Data section ->

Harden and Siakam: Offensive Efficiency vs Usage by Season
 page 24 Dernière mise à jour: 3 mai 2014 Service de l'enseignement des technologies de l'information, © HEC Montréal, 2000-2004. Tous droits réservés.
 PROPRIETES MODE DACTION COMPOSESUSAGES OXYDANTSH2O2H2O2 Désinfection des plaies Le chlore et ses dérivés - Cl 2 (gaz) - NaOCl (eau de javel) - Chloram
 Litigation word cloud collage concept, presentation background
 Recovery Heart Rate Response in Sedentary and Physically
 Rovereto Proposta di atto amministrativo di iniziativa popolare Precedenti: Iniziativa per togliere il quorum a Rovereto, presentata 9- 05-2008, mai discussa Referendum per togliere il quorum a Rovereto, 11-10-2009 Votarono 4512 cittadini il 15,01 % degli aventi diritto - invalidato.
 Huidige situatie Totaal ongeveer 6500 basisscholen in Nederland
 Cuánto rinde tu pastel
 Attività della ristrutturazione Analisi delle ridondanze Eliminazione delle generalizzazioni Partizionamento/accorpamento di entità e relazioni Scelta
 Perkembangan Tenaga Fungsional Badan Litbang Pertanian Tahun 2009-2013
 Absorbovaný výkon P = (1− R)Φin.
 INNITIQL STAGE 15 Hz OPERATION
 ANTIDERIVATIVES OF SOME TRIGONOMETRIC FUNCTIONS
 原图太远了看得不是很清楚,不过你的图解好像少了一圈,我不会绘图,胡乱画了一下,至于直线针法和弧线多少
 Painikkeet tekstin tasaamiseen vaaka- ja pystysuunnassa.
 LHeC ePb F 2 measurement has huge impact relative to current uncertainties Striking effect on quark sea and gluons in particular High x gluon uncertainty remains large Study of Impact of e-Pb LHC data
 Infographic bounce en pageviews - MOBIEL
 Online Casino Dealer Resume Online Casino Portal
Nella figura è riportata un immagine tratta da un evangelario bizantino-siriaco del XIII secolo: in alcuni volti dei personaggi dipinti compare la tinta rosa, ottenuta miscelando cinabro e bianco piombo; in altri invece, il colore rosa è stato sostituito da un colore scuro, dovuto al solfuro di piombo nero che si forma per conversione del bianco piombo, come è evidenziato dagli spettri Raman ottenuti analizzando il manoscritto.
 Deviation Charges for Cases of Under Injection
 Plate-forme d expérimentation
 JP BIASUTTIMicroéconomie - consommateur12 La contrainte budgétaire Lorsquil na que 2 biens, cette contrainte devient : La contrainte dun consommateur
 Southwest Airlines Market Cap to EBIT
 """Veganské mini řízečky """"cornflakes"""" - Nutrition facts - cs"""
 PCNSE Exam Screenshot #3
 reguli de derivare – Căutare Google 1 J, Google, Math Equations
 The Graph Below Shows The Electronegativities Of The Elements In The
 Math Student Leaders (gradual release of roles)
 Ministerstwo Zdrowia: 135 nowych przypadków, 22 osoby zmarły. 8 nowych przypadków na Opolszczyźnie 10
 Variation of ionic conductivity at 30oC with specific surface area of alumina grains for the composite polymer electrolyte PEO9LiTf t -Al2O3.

Exercise prompt -> The output must consist solely of the lines from the one containing "Infographic bounce en pageviews - MOBIEL" through the end of the listing, unaltered.

Written response ->
 Infographic bounce en pageviews - MOBIEL
 Online Casino Dealer Resume Online Casino Portal
Nella figura è riportata un immagine tratta da un evangelario bizantino-siriaco del XIII secolo: in alcuni volti dei personaggi dipinti compare la tinta rosa, ottenuta miscelando cinabro e bianco piombo; in altri invece, il colore rosa è stato sostituito da un colore scuro, dovuto al solfuro di piombo nero che si forma per conversione del bianco piombo, come è evidenziato dagli spettri Raman ottenuti analizzando il manoscritto.
 Deviation Charges for Cases of Under Injection
 Plate-forme d expérimentation
 JP BIASUTTIMicroéconomie - consommateur12 La contrainte budgétaire Lorsquil na que 2 biens, cette contrainte devient : La contrainte dun consommateur
 Southwest Airlines Market Cap to EBIT
 """Veganské mini řízečky """"cornflakes"""" - Nutrition facts - cs"""
 PCNSE Exam Screenshot #3
 reguli de derivare – Căutare Google 1 J, Google, Math Equations
 The Graph Below Shows The Electronegativities Of The Elements In The
 Math Student Leaders (gradual release of roles)
 Ministerstwo Zdrowia: 135 nowych przypadków, 22 osoby zmarły. 8 nowych przypadków na Opolszczyźnie 10
 Variation of ionic conductivity at 30oC with specific surface area of alumina grains for the composite polymer electrolyte PEO9LiTf t -Al2O3.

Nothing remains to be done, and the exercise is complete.